提示された文章 -
——

説明

インクジェット印刷機における印刷動作中の休止機能の実施方法

【課題】休止機能の開始後における温度および環境空気の印刷材料ウェブへの不所望の影響が最小になる方法を提供することである。
【解決手段】印刷ヘッドを有する印刷横バーを備えた印刷ユニットにより印刷材料ウェブを印刷し、ウェブ張力センサによって前記印刷材料ウェブのウェブ張力の実際値を測定し、印刷動作時に、前記ウェブ張力の実際値を前記印刷材料ウェブの動作張力の所定の動作目標値に制御し、休止機能の開始とともに前記印刷材料ウェブのウェブ張力をさらに制御して、前記印刷材料ウェブのウェブ張力の目標値を、前記印刷材料ウェブが休止後に当該休止の開始前に取っていた前記印刷ヘッドに対する位置を取るように変化し、休止の終了後、前記印刷材料ウェブのウェブ張力の実際値を前記印刷材料ウェブのウェブ張力の動作目標値に再び制御する。

【発明の詳細な説明】
【技術分野】
【0001】
種々の材料、たとえば紙からなるベルト状の記録担体である印刷材料ウェブを1つまたは複数の色で印刷するためにインクジェット印刷機が使用される。
【背景技術】
【0002】
このようなインクジェット印刷機の構造はたとえば特許文献1から公知である。ドロップオンデマンド方式(DoD)で動作するインクジェット印刷機は、インクチャネルを含むノズルを備えた1つまたは複数の印刷ヘッドを有し、ノズルのアクチュエータが印刷制御部により制御され、インキ滴が印刷材料ウェブの方向に励振され、インキ滴が印刷材料ウェブの方向に向けられ、そこで印刷画像に対して圧点を加える。アクチュエータはインキ滴を熱的に(バブルジェット)または圧電的に形成することができる。

——

保存データ -
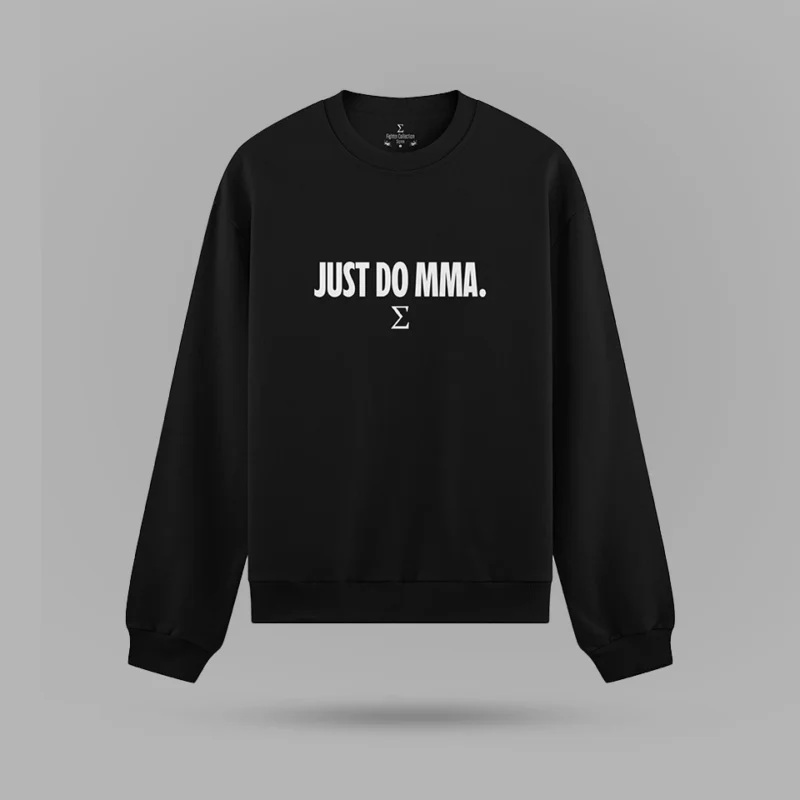 Just Do MMA Oversize Sweatshirt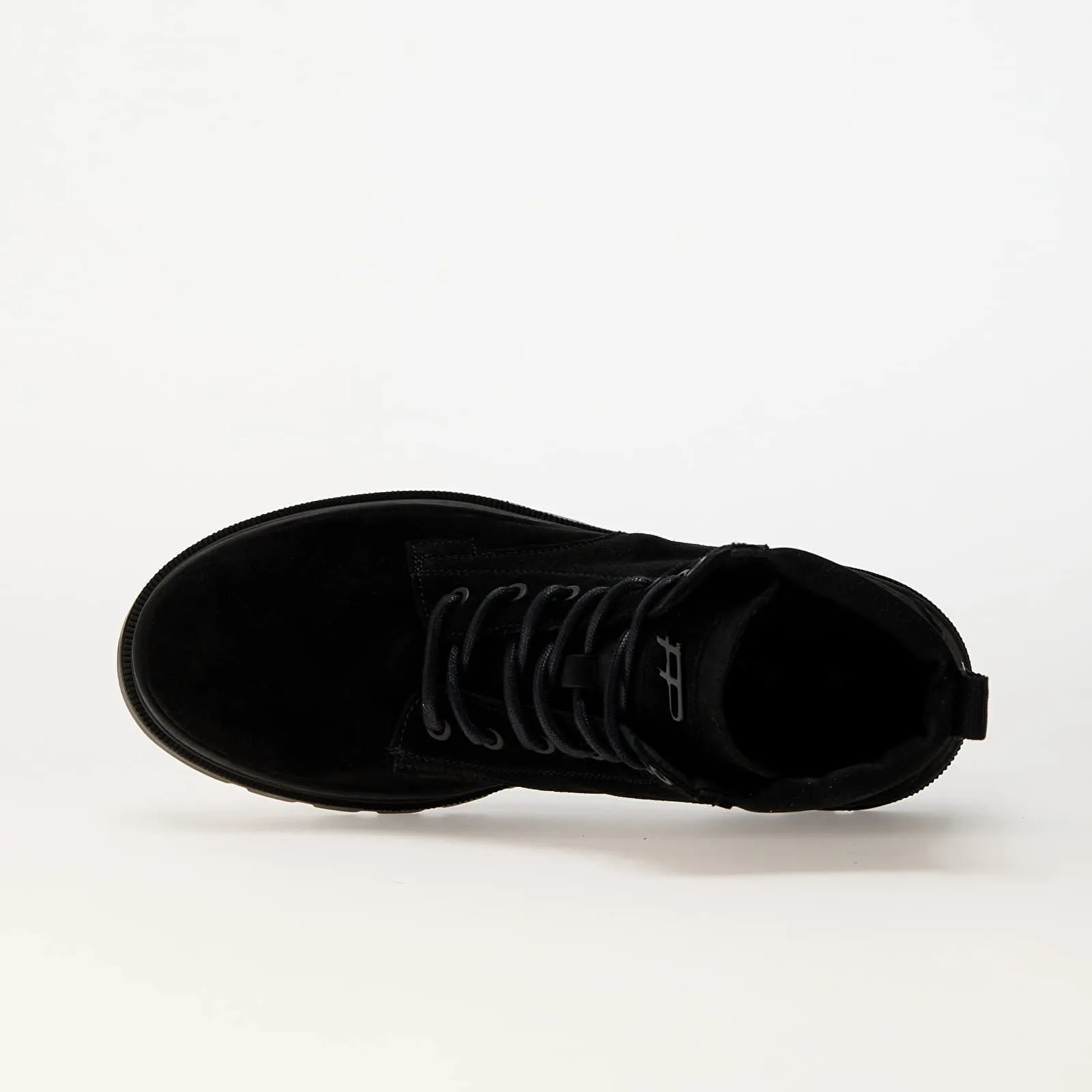 Filling Pieces Josh Suede Black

——

設問一覧 -
1. 提示された文章で【】に囲まれた見出しのうち、数字だけのものを除いてすべて挙げてください。
2. 提示された文章に照らして、次の各文が合っているかをはい・いいえで答え、判断の決め手となる語句を文章からそのまま引用せよ。(a) アクチュエータはインキ滴を熱的にも圧電的にも形成できる。(b) 印刷材料ウェブは紙だけでできている。(c) ウェブ張力の実際値は印刷ヘッドによって測定される。

各設問の解答 -
1. 課題、解決手段、発明の詳細な説明、技術分野、背景技術

2.
(a) はい。「アクチュエータはインキ滴を熱的に(バブルジェット)または圧電的に形成することができる。」
(b) いいえ。「種々の材料、たとえば紙からなるベルト状の記録担体である印刷材料ウェブ」
(c) いいえ。「ウェブ張力センサによって前記印刷材料ウェブのウェブ張力の実際値を測定し」